As usual with components providing multiple surround-processing modes, you should not try too hard to match musical genres to the names of the modes. All the modes, even the movie-oriented ones, can provide useful spatial enhancement depending on the music and your willingness to fine-tune the parameters. We found the "small" room-size setting of the Classical mode useful with some pop music, for example. The two modes besides straight Pro Logic intended specifically for soundtracks, Wide Screen and Live Surround, added delayed artificial reflections to the front channels, which, as always in our experience with such processing, greatly reduced the intelligibility of dialogue. I'd stick to Pro Logic for movies.

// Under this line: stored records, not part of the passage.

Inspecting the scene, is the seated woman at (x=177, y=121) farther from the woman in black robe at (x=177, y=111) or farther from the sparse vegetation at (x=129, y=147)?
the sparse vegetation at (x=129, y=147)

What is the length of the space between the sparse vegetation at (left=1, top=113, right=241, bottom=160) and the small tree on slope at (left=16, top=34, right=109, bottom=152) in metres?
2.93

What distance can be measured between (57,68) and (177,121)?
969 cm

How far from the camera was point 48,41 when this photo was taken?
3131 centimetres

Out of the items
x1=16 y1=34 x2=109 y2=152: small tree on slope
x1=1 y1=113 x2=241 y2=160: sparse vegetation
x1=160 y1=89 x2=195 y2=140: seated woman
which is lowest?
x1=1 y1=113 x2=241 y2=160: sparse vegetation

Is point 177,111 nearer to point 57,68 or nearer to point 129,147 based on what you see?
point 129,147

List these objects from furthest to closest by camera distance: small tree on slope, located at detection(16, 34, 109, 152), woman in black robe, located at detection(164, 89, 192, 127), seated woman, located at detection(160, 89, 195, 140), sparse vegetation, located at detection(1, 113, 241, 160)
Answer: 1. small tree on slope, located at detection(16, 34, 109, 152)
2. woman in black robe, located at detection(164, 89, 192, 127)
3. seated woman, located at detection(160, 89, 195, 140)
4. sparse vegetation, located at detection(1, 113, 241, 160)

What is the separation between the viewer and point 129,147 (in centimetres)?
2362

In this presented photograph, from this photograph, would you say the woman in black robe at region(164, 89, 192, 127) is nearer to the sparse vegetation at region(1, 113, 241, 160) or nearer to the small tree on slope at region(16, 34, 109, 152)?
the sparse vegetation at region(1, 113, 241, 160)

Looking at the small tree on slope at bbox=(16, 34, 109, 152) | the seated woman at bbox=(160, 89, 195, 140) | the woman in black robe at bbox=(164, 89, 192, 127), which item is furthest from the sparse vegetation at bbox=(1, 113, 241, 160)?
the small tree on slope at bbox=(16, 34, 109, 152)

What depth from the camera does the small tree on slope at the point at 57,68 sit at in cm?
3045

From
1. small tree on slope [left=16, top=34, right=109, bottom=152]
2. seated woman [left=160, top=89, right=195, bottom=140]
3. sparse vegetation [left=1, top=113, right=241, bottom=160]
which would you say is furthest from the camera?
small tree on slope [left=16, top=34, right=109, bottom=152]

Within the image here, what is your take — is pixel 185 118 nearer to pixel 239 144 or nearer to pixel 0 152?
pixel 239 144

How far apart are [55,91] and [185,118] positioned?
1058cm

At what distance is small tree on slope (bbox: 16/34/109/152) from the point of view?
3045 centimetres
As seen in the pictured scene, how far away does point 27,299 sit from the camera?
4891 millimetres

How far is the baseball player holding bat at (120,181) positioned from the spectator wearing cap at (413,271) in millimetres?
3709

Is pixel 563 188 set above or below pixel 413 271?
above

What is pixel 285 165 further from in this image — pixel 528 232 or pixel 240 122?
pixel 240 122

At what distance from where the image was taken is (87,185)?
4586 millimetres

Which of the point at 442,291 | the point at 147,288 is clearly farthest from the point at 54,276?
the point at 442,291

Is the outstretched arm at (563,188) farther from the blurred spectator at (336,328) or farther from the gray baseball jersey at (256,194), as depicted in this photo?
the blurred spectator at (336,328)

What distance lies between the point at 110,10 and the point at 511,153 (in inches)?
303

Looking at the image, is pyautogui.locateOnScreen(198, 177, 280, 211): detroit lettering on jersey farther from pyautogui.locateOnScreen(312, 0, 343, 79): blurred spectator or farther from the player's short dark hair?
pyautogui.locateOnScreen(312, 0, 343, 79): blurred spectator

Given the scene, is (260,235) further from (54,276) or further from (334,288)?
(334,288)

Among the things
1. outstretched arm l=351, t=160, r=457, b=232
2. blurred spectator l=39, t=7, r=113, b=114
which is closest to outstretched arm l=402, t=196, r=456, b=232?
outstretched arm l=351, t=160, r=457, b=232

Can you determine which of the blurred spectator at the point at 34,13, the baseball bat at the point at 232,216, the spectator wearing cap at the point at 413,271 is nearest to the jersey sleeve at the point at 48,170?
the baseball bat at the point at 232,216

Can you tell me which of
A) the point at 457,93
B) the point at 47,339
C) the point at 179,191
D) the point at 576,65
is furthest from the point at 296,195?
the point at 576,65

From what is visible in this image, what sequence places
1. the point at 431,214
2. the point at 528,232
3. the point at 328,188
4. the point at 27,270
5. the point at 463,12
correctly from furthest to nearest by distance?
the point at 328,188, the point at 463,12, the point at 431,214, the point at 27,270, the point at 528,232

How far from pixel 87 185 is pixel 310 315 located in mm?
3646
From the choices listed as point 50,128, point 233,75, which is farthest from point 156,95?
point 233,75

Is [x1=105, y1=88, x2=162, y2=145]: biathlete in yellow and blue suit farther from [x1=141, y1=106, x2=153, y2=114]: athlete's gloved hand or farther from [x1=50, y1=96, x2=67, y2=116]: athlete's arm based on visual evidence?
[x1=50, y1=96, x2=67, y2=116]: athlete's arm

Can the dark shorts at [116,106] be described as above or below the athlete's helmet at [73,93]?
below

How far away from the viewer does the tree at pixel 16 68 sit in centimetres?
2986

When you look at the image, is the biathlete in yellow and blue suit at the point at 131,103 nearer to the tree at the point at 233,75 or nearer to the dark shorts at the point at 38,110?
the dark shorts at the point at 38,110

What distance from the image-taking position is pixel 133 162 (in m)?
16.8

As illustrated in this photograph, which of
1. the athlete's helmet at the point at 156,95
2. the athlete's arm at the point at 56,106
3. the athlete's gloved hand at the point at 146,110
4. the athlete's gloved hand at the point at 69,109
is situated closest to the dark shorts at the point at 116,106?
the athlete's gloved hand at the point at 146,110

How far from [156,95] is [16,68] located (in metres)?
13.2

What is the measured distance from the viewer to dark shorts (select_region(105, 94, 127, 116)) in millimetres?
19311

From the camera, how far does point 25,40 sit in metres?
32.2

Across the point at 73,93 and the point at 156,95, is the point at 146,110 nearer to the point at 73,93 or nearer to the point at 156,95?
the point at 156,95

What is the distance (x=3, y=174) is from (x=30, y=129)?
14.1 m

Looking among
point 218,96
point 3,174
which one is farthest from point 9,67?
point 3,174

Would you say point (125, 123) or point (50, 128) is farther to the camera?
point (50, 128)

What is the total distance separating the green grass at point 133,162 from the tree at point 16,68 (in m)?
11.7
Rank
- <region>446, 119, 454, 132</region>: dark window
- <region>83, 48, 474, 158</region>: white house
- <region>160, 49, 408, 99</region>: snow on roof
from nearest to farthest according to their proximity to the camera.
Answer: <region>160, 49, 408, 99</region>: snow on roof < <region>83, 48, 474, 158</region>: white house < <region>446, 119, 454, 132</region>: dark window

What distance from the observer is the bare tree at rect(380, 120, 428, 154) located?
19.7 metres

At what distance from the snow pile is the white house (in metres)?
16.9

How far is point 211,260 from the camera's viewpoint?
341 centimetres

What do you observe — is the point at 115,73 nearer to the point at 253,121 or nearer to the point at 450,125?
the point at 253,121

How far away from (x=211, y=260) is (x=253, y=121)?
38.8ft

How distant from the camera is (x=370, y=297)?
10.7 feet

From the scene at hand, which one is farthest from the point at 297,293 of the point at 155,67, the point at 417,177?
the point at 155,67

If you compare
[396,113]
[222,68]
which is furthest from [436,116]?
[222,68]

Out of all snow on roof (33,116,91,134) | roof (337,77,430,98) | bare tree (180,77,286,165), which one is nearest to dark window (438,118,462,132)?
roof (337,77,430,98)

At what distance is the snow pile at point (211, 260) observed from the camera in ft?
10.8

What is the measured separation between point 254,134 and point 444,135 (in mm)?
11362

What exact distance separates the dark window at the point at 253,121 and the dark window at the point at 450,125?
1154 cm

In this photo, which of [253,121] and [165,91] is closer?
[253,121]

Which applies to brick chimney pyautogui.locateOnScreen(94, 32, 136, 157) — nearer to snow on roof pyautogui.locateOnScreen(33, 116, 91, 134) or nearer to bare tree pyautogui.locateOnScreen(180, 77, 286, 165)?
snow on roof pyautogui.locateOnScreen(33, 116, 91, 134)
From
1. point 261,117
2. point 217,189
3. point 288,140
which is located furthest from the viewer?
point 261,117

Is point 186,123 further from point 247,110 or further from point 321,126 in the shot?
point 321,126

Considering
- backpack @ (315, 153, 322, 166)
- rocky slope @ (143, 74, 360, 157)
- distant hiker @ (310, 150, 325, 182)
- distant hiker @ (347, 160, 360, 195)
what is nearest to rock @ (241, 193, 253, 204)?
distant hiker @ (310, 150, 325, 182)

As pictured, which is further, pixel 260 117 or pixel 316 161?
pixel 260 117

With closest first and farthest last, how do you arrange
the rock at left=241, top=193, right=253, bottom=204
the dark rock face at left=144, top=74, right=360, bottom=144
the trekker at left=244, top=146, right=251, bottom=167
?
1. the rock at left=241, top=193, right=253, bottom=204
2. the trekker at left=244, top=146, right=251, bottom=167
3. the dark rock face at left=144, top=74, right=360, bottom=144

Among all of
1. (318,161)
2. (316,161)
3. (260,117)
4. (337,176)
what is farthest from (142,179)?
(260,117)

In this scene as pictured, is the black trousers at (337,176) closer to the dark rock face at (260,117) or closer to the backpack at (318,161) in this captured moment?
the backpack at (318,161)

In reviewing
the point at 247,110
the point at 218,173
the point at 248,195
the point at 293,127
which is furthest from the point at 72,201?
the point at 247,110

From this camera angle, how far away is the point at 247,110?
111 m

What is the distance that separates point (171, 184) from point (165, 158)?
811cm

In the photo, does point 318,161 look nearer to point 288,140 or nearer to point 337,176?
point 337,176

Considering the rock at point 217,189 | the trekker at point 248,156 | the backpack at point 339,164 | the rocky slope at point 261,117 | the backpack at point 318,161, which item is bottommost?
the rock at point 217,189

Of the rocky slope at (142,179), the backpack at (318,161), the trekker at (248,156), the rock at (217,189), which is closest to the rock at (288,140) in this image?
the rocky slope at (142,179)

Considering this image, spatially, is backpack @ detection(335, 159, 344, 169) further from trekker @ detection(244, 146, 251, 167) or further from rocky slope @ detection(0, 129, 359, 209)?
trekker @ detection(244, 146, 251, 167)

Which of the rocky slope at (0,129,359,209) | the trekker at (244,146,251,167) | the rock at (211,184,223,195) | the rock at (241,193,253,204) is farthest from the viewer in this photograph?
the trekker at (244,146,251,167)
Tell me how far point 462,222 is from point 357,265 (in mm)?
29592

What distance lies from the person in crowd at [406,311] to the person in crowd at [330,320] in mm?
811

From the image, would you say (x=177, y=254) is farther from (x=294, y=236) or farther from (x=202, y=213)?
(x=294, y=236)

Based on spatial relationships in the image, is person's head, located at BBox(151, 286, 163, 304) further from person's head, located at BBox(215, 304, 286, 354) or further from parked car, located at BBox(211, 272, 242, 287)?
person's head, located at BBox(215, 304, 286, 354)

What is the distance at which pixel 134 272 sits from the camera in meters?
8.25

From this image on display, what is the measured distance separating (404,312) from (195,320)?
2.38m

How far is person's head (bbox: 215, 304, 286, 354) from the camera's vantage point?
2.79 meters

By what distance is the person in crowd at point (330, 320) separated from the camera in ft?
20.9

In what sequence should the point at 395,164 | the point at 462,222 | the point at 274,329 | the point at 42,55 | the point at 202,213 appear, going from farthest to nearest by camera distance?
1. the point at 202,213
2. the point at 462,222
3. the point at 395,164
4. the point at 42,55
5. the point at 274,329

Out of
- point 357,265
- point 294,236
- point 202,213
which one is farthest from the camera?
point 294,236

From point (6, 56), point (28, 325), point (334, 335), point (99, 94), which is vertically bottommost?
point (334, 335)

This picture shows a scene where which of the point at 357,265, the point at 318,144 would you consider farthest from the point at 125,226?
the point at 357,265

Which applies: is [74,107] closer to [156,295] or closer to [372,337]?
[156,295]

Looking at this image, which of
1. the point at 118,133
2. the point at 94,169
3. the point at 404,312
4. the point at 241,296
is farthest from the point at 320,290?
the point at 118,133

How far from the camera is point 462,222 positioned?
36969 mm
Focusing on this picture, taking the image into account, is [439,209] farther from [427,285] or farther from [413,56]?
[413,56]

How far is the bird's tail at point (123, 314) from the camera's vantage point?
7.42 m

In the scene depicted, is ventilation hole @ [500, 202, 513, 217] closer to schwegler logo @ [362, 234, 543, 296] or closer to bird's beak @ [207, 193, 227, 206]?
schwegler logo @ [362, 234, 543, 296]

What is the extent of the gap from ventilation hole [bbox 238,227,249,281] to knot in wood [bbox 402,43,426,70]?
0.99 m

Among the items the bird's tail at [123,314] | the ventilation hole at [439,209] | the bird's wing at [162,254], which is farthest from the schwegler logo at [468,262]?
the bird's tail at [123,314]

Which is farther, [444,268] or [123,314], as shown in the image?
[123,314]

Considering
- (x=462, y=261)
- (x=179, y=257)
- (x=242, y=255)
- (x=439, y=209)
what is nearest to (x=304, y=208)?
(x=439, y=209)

Fortunately, experimentation with the processing modes is greatly simplified by the AVR-1500's second unusual feature: its remote control. What's unusual is its usability. It is the best remote control for an A/V receiver I've yet encountered, and that includes the super-fancy on-screen-menu "interactive" ones. That quality of usability emerges from the remote's basic design - not merely from its instant programmability to control laserdisc players, VCR's, and TV sets from numerous other manufacturers or from its ability to "learn" as many as twenty-six command codes from any other infrared remote. A glance at the buttons and their layout shows how good ergonomic design can produce a control array that is actually alluring, what with its well-spaced buttons strongly differentiated by size, shape, placement, and, most obviously, color. The handset is easy to use by feel alone in a darkened room.
Although I usually deplore flip-open doors to hide little-used controls, the idea works well in this case. The buttons hidden by a panel on the lower left of the remote are the ones that bring the surround system to vivid, interactive life. You can, for example, turn the surround processing on and off without distracting sound muting or changes to any of the settings. You can even separately turn off the main, center, or surround speakers to quickly isolate the sonic effects of the adjustments you've chosen. Those facilities combine to make it very easy to arrive at an appropriate surround setting, validating for once the inclusion of so many processing modes.
The audio performance of receivers in a given price class tends to be close enough, overall, to make other factors equally important in a buying decision. The superiority of its remote control should be enough to propel the Denon AVR-1500 onto everyone's short list of top $750 A/V receivers.